DATASET →
=-=-=

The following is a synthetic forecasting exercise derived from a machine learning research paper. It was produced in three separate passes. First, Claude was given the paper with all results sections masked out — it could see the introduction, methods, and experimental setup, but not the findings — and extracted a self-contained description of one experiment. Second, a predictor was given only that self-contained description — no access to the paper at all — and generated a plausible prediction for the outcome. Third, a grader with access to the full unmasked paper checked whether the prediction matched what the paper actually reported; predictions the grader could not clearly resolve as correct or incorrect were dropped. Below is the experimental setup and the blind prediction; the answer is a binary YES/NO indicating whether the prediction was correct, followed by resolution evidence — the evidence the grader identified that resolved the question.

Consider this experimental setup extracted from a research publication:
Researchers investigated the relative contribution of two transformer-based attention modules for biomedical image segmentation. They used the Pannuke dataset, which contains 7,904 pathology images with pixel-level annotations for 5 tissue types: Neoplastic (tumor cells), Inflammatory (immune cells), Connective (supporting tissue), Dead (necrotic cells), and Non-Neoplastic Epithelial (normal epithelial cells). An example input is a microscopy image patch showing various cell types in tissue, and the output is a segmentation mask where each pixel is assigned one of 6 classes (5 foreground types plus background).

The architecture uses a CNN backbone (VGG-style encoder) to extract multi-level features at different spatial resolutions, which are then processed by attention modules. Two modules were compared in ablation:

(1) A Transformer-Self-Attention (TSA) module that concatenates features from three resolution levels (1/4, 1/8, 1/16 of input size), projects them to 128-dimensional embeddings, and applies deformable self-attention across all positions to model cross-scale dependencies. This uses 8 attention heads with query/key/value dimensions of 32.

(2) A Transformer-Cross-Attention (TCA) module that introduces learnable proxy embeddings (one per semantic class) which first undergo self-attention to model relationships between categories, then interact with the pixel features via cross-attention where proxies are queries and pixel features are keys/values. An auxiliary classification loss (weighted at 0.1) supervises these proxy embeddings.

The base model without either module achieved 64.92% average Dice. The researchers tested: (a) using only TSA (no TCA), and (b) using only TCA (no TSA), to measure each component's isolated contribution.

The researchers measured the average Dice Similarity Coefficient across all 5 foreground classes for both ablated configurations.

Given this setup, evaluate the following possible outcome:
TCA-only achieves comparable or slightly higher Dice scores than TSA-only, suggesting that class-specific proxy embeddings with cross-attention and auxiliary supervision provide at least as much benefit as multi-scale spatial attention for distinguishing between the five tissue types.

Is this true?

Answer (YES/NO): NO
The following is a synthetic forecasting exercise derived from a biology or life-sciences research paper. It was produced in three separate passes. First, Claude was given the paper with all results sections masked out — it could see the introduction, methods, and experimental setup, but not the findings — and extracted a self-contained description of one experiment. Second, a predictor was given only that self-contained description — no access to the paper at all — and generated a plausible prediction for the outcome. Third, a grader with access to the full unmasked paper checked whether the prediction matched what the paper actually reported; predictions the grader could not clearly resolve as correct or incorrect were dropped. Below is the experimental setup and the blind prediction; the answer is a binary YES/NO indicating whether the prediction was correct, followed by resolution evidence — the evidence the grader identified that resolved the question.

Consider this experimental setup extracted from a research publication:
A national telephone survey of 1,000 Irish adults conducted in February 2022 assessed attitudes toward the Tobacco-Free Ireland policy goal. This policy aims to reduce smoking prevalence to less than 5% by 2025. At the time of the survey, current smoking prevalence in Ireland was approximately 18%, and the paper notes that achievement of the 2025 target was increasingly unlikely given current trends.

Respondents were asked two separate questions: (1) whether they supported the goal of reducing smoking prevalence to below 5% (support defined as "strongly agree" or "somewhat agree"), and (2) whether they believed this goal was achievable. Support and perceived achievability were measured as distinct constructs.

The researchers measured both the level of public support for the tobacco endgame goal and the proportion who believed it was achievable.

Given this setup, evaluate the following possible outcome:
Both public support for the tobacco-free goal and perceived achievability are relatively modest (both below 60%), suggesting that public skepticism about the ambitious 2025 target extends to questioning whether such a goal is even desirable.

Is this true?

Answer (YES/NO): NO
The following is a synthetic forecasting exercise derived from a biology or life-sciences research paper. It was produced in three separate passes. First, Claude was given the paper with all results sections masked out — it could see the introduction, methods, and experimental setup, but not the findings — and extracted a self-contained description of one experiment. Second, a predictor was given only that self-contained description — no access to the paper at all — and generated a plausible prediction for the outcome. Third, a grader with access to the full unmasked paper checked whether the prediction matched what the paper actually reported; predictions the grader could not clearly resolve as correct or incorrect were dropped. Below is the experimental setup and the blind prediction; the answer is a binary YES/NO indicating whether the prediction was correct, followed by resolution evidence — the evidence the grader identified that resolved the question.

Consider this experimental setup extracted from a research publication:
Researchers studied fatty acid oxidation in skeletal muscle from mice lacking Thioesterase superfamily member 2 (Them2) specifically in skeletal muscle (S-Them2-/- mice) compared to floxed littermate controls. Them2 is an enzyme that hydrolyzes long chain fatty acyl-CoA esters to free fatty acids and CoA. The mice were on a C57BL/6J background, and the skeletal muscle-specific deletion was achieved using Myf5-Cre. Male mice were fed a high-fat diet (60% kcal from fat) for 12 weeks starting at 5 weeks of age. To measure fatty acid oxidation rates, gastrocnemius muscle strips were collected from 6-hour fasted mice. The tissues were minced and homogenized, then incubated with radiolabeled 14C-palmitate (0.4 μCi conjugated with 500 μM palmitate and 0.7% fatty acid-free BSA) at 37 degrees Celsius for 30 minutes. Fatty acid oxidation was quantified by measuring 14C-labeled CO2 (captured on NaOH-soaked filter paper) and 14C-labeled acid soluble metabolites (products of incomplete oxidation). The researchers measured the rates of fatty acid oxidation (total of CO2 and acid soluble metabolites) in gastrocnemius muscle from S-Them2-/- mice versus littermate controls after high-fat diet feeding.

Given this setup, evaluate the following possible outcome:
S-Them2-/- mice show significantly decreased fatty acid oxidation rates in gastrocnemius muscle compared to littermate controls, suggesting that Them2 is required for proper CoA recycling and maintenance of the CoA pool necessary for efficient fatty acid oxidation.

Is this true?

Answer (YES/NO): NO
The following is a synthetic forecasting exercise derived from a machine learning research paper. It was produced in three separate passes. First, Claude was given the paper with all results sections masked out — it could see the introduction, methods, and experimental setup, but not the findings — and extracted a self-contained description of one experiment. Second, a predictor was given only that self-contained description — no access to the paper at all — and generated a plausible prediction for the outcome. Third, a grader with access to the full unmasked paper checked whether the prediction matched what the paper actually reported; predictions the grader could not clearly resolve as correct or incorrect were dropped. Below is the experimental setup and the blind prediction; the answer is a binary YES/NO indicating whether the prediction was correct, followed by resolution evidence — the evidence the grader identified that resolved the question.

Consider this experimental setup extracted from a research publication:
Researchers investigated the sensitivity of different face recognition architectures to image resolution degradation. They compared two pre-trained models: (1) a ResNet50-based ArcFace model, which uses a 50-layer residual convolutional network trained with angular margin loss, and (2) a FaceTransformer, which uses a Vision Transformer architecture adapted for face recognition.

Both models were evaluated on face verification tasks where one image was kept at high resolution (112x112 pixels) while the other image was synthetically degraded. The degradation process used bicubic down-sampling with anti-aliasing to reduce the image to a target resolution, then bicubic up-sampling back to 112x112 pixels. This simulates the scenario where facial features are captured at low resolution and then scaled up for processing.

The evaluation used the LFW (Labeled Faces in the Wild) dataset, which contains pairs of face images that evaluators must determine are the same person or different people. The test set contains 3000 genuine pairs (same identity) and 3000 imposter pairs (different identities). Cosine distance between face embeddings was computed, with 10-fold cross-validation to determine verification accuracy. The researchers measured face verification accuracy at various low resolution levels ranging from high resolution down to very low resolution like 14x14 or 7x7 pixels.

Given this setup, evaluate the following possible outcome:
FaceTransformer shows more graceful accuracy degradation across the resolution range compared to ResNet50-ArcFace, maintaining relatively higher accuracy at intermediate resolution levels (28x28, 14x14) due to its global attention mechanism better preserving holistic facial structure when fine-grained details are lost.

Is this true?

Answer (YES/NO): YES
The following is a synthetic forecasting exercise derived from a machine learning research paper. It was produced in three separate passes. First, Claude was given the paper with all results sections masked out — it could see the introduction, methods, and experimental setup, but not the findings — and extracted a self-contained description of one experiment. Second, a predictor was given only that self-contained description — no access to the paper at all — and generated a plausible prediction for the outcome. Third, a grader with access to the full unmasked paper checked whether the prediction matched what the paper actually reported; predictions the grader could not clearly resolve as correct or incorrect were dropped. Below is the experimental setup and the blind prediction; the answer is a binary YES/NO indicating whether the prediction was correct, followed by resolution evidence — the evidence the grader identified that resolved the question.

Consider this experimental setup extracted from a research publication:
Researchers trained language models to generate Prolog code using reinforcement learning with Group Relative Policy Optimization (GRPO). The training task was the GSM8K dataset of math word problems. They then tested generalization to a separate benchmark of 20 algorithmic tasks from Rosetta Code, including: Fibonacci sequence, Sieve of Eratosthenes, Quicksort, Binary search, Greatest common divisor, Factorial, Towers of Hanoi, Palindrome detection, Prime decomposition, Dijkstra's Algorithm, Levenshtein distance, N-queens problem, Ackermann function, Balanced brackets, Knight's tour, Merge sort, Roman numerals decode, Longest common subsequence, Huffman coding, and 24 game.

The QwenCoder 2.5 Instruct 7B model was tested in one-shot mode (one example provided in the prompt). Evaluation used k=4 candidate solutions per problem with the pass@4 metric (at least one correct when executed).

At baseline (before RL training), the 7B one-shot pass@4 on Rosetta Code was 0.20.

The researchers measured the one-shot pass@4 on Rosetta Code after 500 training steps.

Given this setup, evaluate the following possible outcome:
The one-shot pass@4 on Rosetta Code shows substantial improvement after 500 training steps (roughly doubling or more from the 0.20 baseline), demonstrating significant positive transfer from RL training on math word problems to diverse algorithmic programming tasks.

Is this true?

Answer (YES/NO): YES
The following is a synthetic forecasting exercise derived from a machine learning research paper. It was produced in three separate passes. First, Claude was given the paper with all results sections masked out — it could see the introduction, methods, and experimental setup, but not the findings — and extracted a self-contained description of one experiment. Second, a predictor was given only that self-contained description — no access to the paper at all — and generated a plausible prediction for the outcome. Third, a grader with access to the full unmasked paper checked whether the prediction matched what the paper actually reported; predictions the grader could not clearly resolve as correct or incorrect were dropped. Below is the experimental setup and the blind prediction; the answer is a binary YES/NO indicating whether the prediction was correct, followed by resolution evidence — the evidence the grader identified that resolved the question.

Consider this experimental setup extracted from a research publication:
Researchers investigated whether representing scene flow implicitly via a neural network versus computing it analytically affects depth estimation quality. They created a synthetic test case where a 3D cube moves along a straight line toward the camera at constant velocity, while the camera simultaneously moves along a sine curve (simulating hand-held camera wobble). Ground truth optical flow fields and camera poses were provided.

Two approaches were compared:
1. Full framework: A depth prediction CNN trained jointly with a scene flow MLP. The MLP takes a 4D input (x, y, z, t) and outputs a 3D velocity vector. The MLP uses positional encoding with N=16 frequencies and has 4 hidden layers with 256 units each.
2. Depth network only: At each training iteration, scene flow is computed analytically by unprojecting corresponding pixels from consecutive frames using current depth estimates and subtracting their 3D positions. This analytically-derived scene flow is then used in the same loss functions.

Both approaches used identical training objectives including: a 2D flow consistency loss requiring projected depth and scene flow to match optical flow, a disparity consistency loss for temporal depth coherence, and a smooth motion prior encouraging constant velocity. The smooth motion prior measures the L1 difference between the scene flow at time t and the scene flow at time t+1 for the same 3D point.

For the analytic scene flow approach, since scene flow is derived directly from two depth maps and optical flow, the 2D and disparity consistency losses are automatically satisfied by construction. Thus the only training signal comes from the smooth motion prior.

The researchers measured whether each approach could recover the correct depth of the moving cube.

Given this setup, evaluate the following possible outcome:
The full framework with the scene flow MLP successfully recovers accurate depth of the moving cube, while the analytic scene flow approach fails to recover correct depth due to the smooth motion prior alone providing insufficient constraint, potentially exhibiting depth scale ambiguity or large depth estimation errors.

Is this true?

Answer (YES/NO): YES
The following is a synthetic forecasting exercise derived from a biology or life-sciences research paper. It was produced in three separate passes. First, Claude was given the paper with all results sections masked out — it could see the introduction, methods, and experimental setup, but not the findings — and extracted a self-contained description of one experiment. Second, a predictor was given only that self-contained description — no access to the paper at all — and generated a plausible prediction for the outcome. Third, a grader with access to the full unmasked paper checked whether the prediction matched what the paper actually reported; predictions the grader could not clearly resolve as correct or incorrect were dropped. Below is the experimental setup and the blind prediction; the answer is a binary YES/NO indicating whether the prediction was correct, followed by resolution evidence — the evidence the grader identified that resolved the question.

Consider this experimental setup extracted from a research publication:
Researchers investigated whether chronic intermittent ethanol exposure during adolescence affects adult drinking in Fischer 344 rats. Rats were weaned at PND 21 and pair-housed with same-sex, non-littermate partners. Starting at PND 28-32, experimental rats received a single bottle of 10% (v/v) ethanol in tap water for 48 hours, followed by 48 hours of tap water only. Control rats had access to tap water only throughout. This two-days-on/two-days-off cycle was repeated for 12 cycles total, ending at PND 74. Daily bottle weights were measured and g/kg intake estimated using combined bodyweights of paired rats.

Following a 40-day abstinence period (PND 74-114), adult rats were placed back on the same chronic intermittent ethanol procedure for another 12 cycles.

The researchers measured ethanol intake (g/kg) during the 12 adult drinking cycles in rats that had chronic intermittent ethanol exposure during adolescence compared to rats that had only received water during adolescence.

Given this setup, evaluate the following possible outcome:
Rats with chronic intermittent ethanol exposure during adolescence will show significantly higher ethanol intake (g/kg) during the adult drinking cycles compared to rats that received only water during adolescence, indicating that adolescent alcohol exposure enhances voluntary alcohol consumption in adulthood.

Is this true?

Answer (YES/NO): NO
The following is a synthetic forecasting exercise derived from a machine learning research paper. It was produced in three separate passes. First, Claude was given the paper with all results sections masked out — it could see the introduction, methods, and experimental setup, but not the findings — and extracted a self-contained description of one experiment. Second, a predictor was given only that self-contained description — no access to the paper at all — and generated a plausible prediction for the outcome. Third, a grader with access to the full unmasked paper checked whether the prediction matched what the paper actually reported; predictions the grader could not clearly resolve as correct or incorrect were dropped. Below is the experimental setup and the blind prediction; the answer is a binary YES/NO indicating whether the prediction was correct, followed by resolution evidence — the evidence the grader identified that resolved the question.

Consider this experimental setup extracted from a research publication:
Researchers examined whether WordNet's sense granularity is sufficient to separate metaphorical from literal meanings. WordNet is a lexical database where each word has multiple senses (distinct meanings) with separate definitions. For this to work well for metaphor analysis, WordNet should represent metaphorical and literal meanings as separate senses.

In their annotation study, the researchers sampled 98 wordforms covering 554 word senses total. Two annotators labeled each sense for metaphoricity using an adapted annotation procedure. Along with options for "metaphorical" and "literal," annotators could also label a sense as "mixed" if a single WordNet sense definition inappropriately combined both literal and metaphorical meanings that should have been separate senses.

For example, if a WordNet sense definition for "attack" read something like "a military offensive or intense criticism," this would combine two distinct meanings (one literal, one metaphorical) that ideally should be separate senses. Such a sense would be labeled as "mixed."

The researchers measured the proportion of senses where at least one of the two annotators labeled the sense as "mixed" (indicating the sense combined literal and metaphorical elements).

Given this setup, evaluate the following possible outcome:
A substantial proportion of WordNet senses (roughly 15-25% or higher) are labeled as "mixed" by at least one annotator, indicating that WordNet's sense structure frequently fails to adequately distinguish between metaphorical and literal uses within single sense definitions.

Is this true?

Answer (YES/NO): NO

=-=-=

Please copy out each line of the listing above that contains the string "annotators".

In their annotation study, the researchers sampled 98 wordforms covering 554 word senses total. Two annotators labeled each sense for metaphoricity using an adapted annotation procedure. Along with options for "metaphorical" and "literal," annotators could also label a sense as "mixed" if a single WordNet sense definition inappropriately combined both literal and metaphorical meanings that should have been separate senses.
The researchers measured the proportion of senses where at least one of the two annotators labeled the sense as "mixed" (indicating the sense combined literal and metaphorical elements).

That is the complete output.